Это была угроза. Может быть, первая за всю совместную жизнь. Но Наум в ответ только кисло улыбнулся. Какие угрозы могут быть в таком положении? Чем его теперь можно напугать? И Света это без слов поняла.
То ли коньяк сыграл свою роль, то ли экстремальная ситуация взбодрила, но в Науме проснулись его аналитические способности и, казалось, навсегда почивший в прошлой жизни обиженный, злой сарказм. Он увидел дальнейшее развитие событий на много ходов вперед:
– Всего на два года… Света, мы всё знаем – в Израиль не возвращаются. Раньше хоть под старость бывшие израильтяне приезжали умирать на родную землю, а сейчас даже этого нет…
– Нюма, побойся Бога. О чём ты говоришь? Мы столько лет вместе. Дети встанут на ноги, и мы…
– Ладно… Проехали… Как я понял, это Надя одна всё решила, без Жени?
– Да, Женя пока не в курсе.
– А как же ребенок появился, если Женя не в курсе?
– Старым способом. Ты уже забыл, как это делается…
Несмотря на трагичность момента, Наум смутился. Он действительно последнее время как-то стал забывать…

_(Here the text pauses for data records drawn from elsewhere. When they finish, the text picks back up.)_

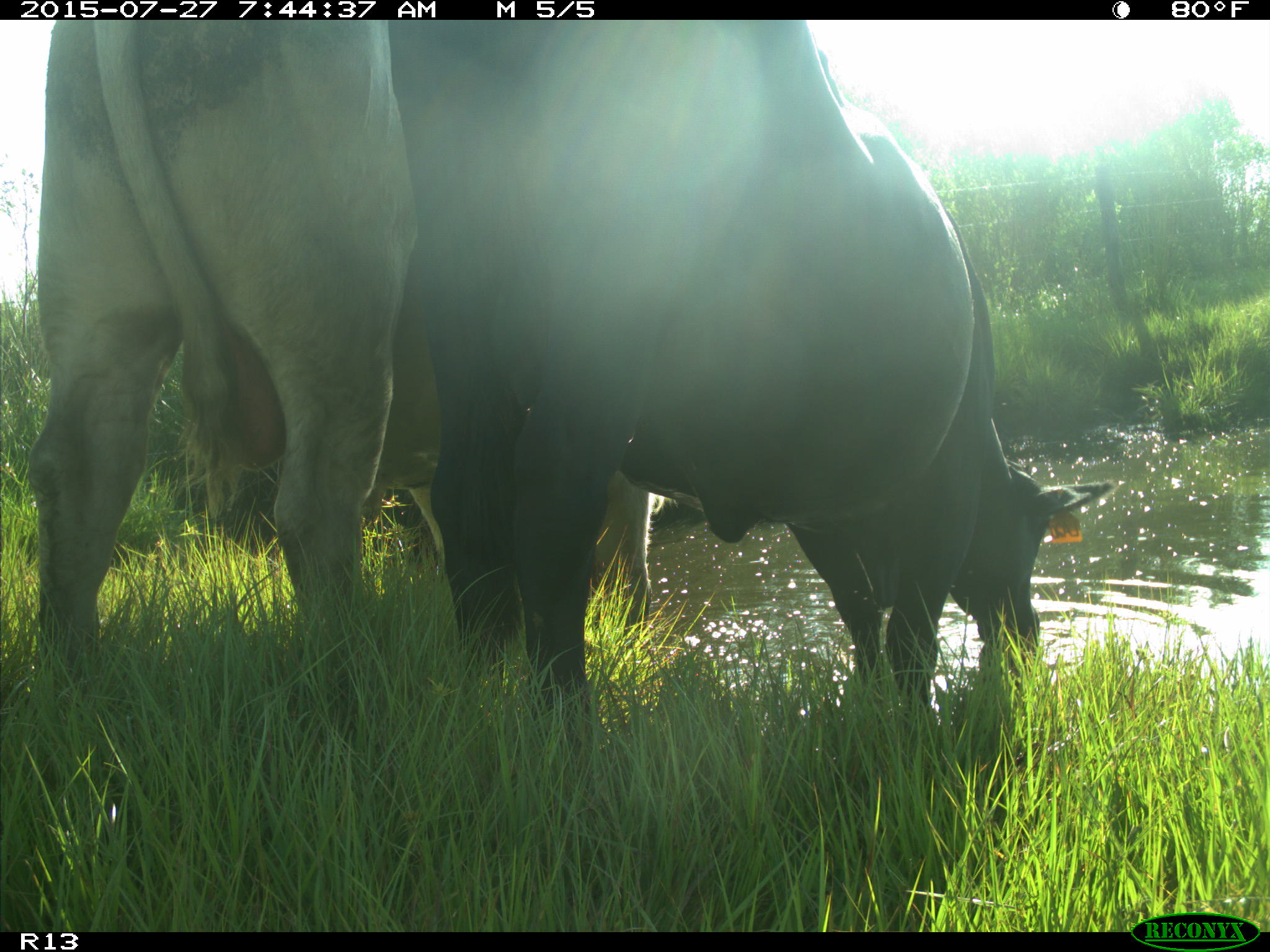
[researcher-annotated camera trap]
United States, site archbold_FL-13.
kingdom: Animalia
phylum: Chordata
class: Mammalia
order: Artiodactyla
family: Bovidae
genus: Bos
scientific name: Bos taurus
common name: domestic cow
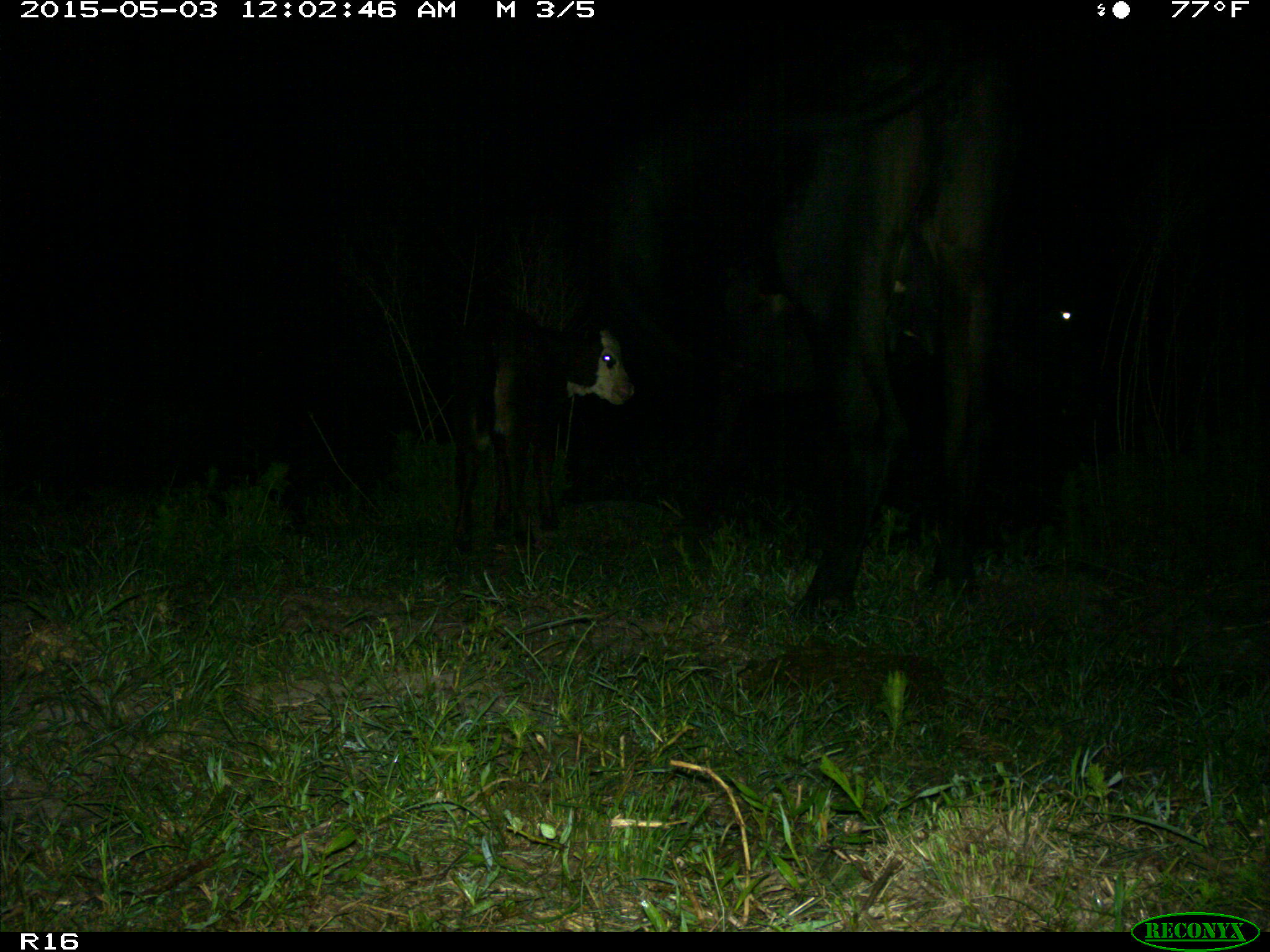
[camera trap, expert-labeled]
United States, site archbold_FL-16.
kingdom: Animalia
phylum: Chordata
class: Mammalia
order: Artiodactyla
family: Bovidae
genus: Bos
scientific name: Bos taurus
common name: domestic cow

– Ладно, не обо мне речь. Ну Надежда, ну железная леди. Всё за всех решила. Никому выбора не оставила. Пауделл действительно ее примет, и потом, когда увидит, чем дело кончилось, вынужден будет помалкивать. Женю тоже за шкирку – и назад, в многодетную семью. И тебя, Света. Да, и тебя. Точный расчет. Двух малюток ты бросить на произвол судьбы уже не сможешь, должна будешь поехать, если у тебя есть сердце. И помочь сыну закончить учебу – тоже дело святое. Отличная комбинация с жертвой пешки.
– А что, что было делать? Какой был выход?
– Хоть посоветоваться. Особенно с теми, кто пострадает. Хотя бы… со мной.
Наум замолчал. Больше в этот вечер Свете не удалось выдавить из него ни слова.
Часть вторая
Маалот
1
Самыми тяжелыми для Наума оказались двадцать дней до отъезда Светы. Невыносимыми. Он растерялся, испытывал страх перед будущим, иногда переходящий в панику. Даже образ спокойного, доброжелательного, интеллигентного человека, который он скроил на себя в юности и с которым сжился в течение многих лет, стал расползаться по швам. До громкого скандала дело не доходило, но в его голосе иногда прорывались довольно резкие, даже какие-то визгливые нотки, совсем не соответствующие стандарту типичного представителя образованной алии, прибывшей из Советского Союза. Эти давно забытые даже его родителями скандально-местечковые интонации удивляли и его самого, и Свету.